INSTRUÇÕES DA TAREFA: No texto sobre Batman: Noel, a sinopse descreve a obra como um conto sobre certos temas. Enumere todos esses temas.

TEXTO EXTRAÍDO:
§ §

Uma história natalina com o Homem-Morcego em que ele enfrenta o seu pior inimigo: ele mesmo. Depois de assustar um homem que havia sido incumbido pelo Coringa de deixar uma caixa em um local, Batman passa a usá-lo como isca. Só que um Batman enfurecido não é capaz de perceber que mesmo um capanga possui uma história de vida.
Sinopse:
Anos e anos de luta contra o crime, encarando pessoas profundamente perturbadas (ou simplesmente malignas), finalmente estão cobrando seu preço do Batman. O que antes era uma nobre luta por justiça se tornou uma cruzada cega, capaz de afastar todos a quem o herói já chamou de amigos e aliados. Agora, mais um Natal chega em Gotham City. Será essa uma chance de redenção para o Homem-Morcego… ou apenas o dia em que o herói finalmente encontrará o seu destino final? O genial artista – e agora roteirista – Lee Bermejo apresenta sua primeira graphic novel ao público em Batman: Noel; um conto sobre desespero, chances perdidas e o a importância da esperança!
No que se tornou mais um dentre várias graphic novels clássicas do Batman, Batman - Noel ressignifica "Um Cântico de Natal" de Charles Dickens. A ideia é bastante interessante e Bermejo faz uma mescla de trechos do livro de Dickens com uma narração livre. Gostei de como ele não ficou preso à trama original e deu sua própria identidade à trama que ele propôs. Não chega a ser algo apócrifo, sendo que em nenhum momento a narração emprega o nome do Batman ou dos demais personagens de seu universo. Chega a ser uma linguagem até bem neutra que poderia ser usada separadamente em relação ao quadrinho. Normalmente as adaptações literárias ou transportam literalmente as palavras originais com algumas supressões ou não ou se aferram demais ao original pegando um aspecto ou outro. Bermejo optou por uma ressignificação, que é uma alternativa interessante já que deixa o autor mais livre para colocar ideias originais em prática, ainda que observando o material original.

§ §

DADOS FORNECIDOS:
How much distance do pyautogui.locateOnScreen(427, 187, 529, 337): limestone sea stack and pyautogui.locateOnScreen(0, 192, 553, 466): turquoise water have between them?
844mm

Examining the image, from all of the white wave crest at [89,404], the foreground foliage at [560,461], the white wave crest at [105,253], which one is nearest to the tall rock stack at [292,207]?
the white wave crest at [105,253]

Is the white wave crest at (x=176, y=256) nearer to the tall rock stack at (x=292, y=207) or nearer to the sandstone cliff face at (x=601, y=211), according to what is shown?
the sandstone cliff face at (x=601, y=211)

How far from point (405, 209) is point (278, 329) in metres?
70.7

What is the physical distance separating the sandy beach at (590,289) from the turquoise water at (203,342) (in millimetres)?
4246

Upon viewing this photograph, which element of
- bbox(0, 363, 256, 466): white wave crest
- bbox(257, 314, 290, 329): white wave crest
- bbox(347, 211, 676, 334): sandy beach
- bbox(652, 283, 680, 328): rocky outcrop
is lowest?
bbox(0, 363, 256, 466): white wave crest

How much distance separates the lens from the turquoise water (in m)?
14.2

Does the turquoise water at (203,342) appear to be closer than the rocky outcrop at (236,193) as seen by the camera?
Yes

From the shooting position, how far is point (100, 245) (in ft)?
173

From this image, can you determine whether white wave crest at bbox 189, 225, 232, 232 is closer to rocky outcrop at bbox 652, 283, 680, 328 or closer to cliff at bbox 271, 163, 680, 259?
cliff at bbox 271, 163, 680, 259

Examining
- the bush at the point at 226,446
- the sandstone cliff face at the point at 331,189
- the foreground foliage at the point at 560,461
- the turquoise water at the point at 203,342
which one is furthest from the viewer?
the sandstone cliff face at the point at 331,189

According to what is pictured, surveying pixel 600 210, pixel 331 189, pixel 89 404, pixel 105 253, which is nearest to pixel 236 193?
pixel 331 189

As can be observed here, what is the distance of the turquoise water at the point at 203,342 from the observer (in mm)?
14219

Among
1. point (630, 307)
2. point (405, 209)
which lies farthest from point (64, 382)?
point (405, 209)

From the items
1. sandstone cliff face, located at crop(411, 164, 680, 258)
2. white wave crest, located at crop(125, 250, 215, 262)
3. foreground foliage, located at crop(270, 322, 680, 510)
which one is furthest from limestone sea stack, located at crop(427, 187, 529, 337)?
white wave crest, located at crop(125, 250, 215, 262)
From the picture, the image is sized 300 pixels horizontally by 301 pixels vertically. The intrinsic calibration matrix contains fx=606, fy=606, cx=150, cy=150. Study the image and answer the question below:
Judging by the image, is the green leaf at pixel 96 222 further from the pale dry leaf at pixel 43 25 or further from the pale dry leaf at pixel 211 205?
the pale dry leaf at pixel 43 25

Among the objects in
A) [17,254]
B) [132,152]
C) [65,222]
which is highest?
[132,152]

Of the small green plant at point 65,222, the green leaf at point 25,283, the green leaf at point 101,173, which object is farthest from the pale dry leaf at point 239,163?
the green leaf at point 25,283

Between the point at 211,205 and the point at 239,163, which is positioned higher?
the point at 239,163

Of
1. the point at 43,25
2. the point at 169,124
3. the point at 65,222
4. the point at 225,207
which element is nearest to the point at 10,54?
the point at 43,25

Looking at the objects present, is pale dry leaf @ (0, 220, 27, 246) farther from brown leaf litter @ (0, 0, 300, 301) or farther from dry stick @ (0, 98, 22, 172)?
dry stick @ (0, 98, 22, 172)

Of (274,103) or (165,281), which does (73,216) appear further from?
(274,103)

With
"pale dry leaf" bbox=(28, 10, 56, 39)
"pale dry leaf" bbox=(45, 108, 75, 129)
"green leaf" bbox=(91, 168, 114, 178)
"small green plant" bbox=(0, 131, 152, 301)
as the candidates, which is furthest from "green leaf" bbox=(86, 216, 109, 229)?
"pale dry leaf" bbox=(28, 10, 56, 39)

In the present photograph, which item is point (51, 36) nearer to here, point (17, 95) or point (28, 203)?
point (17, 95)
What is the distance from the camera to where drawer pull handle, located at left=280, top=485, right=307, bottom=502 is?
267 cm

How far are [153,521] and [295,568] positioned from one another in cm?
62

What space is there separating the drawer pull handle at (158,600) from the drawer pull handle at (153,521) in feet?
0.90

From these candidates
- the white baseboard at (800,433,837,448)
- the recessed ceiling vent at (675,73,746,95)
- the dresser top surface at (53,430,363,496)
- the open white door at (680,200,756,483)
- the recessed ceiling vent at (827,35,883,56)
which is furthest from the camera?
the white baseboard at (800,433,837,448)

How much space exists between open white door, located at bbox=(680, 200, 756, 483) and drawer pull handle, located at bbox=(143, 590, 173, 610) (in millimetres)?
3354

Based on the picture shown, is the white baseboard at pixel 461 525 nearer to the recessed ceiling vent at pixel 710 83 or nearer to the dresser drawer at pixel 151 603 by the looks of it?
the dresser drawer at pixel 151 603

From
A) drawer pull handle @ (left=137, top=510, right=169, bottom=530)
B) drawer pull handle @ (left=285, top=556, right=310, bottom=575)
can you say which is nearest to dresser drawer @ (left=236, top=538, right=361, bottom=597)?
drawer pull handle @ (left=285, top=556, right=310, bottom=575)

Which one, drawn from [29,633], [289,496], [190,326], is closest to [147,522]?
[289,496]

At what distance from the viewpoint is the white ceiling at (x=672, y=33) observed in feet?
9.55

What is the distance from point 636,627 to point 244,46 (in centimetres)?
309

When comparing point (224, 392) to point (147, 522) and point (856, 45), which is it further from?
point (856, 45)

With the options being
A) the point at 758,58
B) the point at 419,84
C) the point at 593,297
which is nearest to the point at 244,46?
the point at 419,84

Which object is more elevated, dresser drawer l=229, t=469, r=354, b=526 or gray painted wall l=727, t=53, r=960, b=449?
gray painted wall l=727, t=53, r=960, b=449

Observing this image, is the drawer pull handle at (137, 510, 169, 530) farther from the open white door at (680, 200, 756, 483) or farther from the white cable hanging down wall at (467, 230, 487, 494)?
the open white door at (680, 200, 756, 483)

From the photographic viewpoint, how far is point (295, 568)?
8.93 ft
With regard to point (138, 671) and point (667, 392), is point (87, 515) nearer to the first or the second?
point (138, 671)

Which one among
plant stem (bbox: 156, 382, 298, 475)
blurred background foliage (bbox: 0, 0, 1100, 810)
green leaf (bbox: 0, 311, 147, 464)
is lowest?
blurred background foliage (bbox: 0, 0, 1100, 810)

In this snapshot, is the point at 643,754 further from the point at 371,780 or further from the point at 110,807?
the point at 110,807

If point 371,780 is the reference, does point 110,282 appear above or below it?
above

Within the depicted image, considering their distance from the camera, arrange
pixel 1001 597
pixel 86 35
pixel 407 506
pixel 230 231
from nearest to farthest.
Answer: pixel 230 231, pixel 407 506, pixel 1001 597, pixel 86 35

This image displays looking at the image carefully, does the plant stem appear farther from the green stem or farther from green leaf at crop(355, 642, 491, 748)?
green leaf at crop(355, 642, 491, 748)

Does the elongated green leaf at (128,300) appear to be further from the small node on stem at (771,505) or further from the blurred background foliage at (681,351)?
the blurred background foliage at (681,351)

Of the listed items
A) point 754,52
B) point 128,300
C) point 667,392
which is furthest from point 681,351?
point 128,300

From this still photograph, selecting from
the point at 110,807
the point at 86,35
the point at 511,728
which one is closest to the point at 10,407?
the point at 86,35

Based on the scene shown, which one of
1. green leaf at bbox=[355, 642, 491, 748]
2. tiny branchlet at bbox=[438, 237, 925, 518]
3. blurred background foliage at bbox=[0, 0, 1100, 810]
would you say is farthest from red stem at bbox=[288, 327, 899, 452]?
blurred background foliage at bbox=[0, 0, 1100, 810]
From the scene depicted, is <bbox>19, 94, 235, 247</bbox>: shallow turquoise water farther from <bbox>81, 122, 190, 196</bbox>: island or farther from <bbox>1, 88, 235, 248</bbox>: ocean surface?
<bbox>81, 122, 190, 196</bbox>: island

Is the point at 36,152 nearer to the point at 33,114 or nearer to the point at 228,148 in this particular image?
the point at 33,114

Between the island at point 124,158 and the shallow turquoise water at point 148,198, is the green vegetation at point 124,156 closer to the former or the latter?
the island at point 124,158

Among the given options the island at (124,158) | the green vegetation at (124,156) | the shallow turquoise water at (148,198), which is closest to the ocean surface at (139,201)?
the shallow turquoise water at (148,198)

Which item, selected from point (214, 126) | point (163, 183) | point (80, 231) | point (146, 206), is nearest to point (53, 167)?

§ §

RESOLUÇÃO ESCRITA:
- desespero
- chances perdidas
- a importância da esperança